#### Source text
....
Deriving.Compare_Instances
begin
(*>*)
subsection ‹Syntax of regular expressions›

datatype 'a rexp =
Zero |
Full |
One |
Atom 'a |
Plus "('a rexp)" "('a rexp)" |
Times "('a rexp)" "('a rexp)" |
Star "('a rexp)" |
Not "('a rexp)" |
Inter "('a rexp)" "('a rexp)" |
Pr "('a rexp)"
derive linorder rexp

text ‹Lifting constructors to lists›

fun rexp_of_list where
"rexp_of_list OPERATION N [] = N"
| "rexp_of_list OPERATION N [x] = x"
| "rexp_of_list OPERATION N (x # xs) = OPERATION x (rexp_of_list OPERATION N xs)"

abbreviation "PLUS ≡ rexp_of_list Plus Zero"
abbreviation "TIMES ≡ rexp_of_list Times One"
abbreviation "INTERSECT ≡ rexp_of_list Inter Full"

lemma list_singleton_induct [case_names nil single cons]:
assumes nil: "P []"
....
#### Prompt A
In the regular expression theory, what does rexp_of_list return when given an empty list?
#### Prompt B
Say whether each statement agrees with the regular expression theory, answering yes or no and quoting the deciding words: (i) Star takes a single rexp argument. (ii) INTERSECT is built from Inter and Zero. (iii) The lemma list_singleton_induct names its cases nil, single and cons.
#### Prompt C
Pick up the regular expression theory from where it stops and continue it.

#### Given data
....
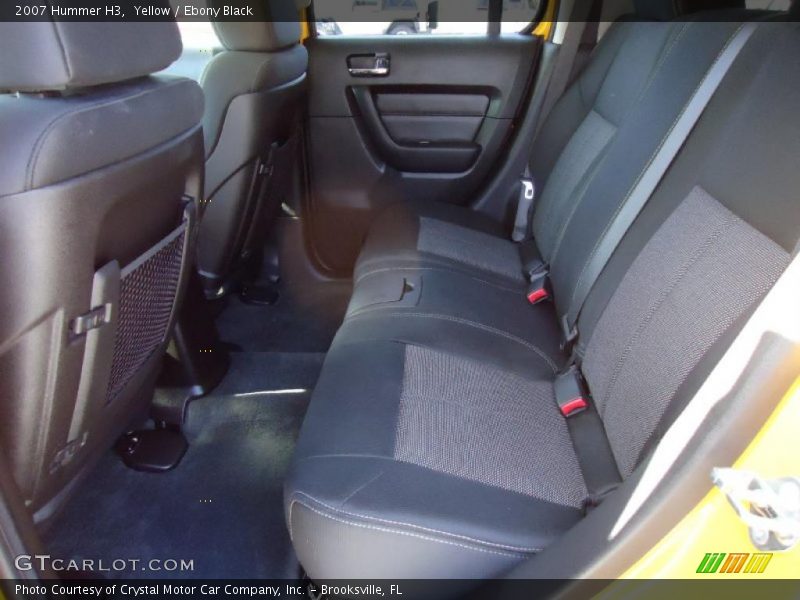 Yellow / Ebony Black 2007 Hummer H3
....
#### Reply A
It returns N.

#### Reply B
(i) Yes: "Star "('a rexp)"".
(ii) No: "INTERSECT ≡ rexp_of_list Inter Full".
(iii) Yes: "[case_names nil single cons]".

#### Reply C
assumes single: "⋀x. P [x]"
assumes cons: "⋀x y xs. P (y # xs) ⟹ P (x # (y # xs))"
shows "P xs"
using assms
proof (induct xs)
case (Cons x xs) thus ?case by (cases xs) auto
qed simp

subsection ‹ACI normalization›

fun toplevel_summands :: "'a rexp ⇒ 'a rexp set" where
"toplevel_summands (Plus r s) = toplevel_summands r ∪ toplevel_summands s"
| "toplevel_summands r = {r}"

abbreviation (input) "flatten LISTOP X ≡ LISTOP (sorted_list_of_set X)"

lemma toplevel_summands_nonempty[simp]:
"toplevel_summands r ≠ {}"
by (induct r) auto

lemma toplevel_summands_finite[simp]:
"finite (toplevel_summands r)"
by (induct r) auto

primrec ACI_norm :: "('a::linorder) rexp ⇒ 'a rexp"  ("«_»") where
"«Zero» = Zero"
| "«Full» = Full"
| "«One» = One"
| "«Atom a» = Atom a"
| "«Plus r s» = flatten PLUS (toplevel_summands (Plus «r» «s»))"
| "«Times r s» = Times «r» «s»"
| "«Star r» = Star «r»"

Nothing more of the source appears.